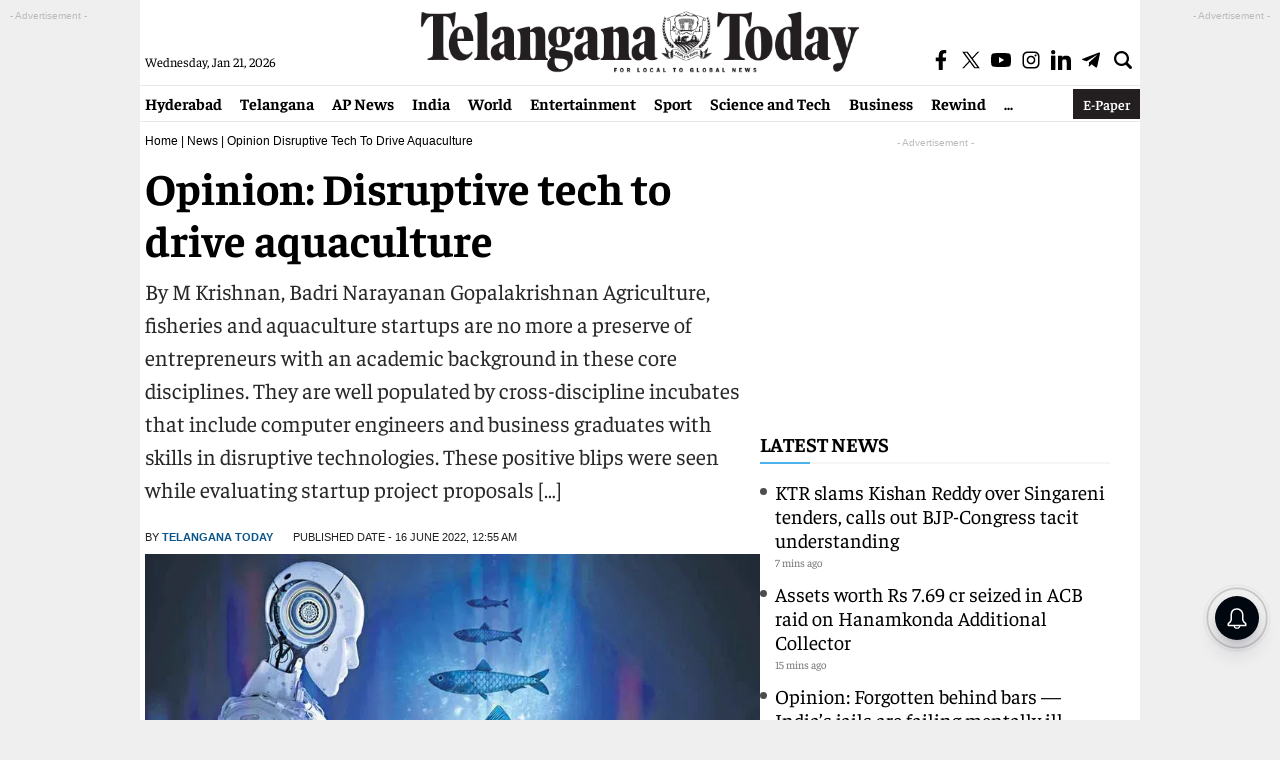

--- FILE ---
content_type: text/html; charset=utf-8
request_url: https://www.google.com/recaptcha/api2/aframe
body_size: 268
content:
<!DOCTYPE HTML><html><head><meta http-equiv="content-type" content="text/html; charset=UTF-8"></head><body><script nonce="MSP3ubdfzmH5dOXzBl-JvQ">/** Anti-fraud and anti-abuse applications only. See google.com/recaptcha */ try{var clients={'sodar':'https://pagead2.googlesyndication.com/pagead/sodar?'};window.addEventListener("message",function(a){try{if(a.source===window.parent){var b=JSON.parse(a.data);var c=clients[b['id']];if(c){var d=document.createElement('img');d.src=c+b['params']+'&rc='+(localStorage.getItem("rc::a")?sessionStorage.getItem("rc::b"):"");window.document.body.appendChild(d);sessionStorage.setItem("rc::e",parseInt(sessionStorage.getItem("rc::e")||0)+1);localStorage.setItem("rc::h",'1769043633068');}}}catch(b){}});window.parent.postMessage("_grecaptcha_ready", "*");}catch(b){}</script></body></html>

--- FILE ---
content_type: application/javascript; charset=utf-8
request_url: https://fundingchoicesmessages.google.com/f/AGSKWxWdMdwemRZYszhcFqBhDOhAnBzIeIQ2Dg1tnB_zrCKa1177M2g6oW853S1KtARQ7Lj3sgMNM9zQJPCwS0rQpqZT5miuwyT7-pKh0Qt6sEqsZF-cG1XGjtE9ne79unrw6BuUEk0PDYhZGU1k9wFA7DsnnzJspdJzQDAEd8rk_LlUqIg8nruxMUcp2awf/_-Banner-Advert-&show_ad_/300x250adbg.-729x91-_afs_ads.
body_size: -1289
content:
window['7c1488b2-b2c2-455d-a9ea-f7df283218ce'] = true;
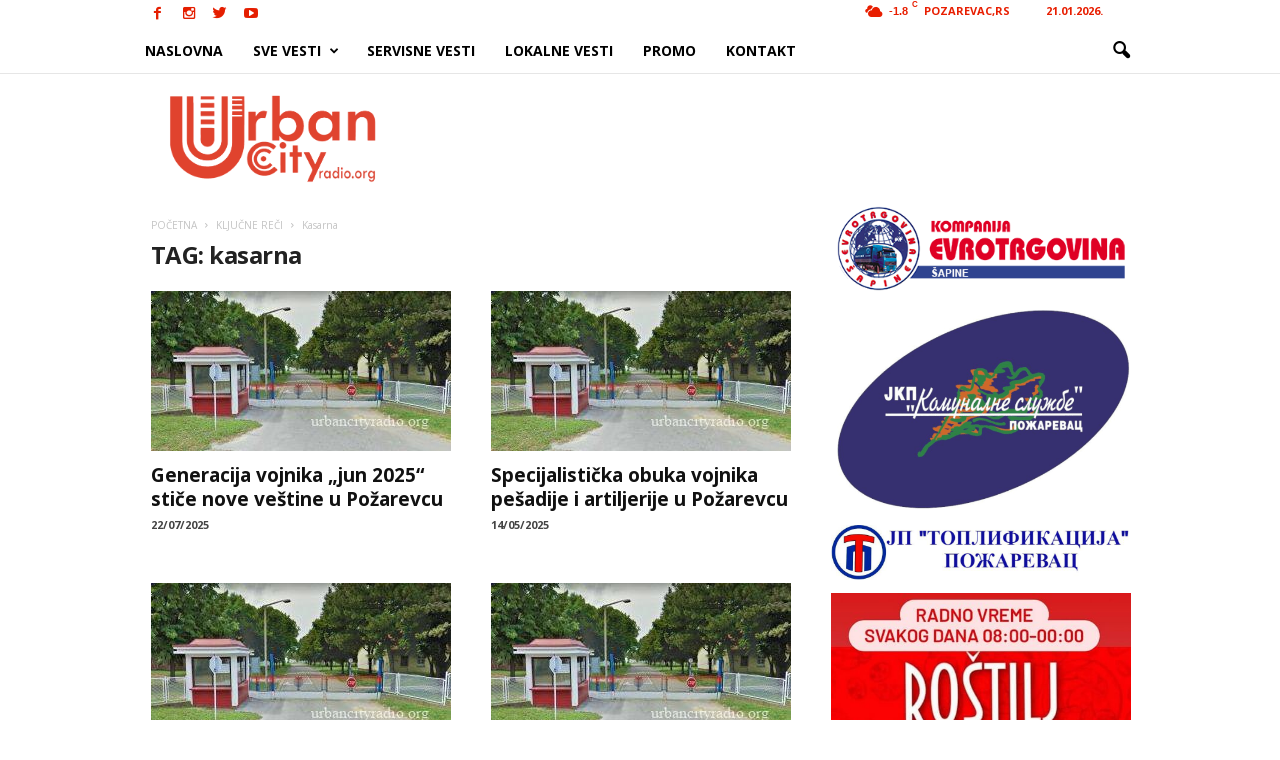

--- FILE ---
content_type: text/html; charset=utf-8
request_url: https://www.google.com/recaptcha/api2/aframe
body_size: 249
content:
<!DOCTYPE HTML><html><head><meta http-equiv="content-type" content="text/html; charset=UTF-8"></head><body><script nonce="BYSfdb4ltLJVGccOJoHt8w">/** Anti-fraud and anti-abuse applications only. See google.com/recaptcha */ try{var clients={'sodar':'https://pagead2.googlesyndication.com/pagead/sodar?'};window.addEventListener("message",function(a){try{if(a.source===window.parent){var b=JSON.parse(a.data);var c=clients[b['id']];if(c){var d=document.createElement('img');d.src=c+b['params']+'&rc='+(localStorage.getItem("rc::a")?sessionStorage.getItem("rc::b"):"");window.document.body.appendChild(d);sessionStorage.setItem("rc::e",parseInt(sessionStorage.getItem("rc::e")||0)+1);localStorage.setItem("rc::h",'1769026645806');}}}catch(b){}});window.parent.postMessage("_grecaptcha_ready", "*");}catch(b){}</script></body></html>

- [Your assignment]: Look in the material above for the line with "body_size: 268" and the line with "body_size: -1289", and transcribe exactly those lines and all lines between them, nothing more.

- [Output]:
body_size: 268
content:
<!DOCTYPE HTML><html><head><meta http-equiv="content-type" content="text/html; charset=UTF-8"></head><body><script nonce="MSP3ubdfzmH5dOXzBl-JvQ">/** Anti-fraud and anti-abuse applications only. See google.com/recaptcha */ try{var clients={'sodar':'https://pagead2.googlesyndication.com/pagead/sodar?'};window.addEventListener("message",function(a){try{if(a.source===window.parent){var b=JSON.parse(a.data);var c=clients[b['id']];if(c){var d=document.createElement('img');d.src=c+b['params']+'&rc='+(localStorage.getItem("rc::a")?sessionStorage.getItem("rc::b"):"");window.document.body.appendChild(d);sessionStorage.setItem("rc::e",parseInt(sessionStorage.getItem("rc::e")||0)+1);localStorage.setItem("rc::h",'1769043633068');}}}catch(b){}});window.parent.postMessage("_grecaptcha_ready", "*");}catch(b){}</script></body></html>

--- FILE ---
content_type: application/javascript; charset=utf-8
request_url: https://fundingchoicesmessages.google.com/f/AGSKWxWdMdwemRZYszhcFqBhDOhAnBzIeIQ2Dg1tnB_zrCKa1177M2g6oW853S1KtARQ7Lj3sgMNM9zQJPCwS0rQpqZT5miuwyT7-pKh0Qt6sEqsZF-cG1XGjtE9ne79unrw6BuUEk0PDYhZGU1k9wFA7DsnnzJspdJzQDAEd8rk_LlUqIg8nruxMUcp2awf/_-Banner-Advert-&show_ad_/300x250adbg.-729x91-_afs_ads.
body_size: -1289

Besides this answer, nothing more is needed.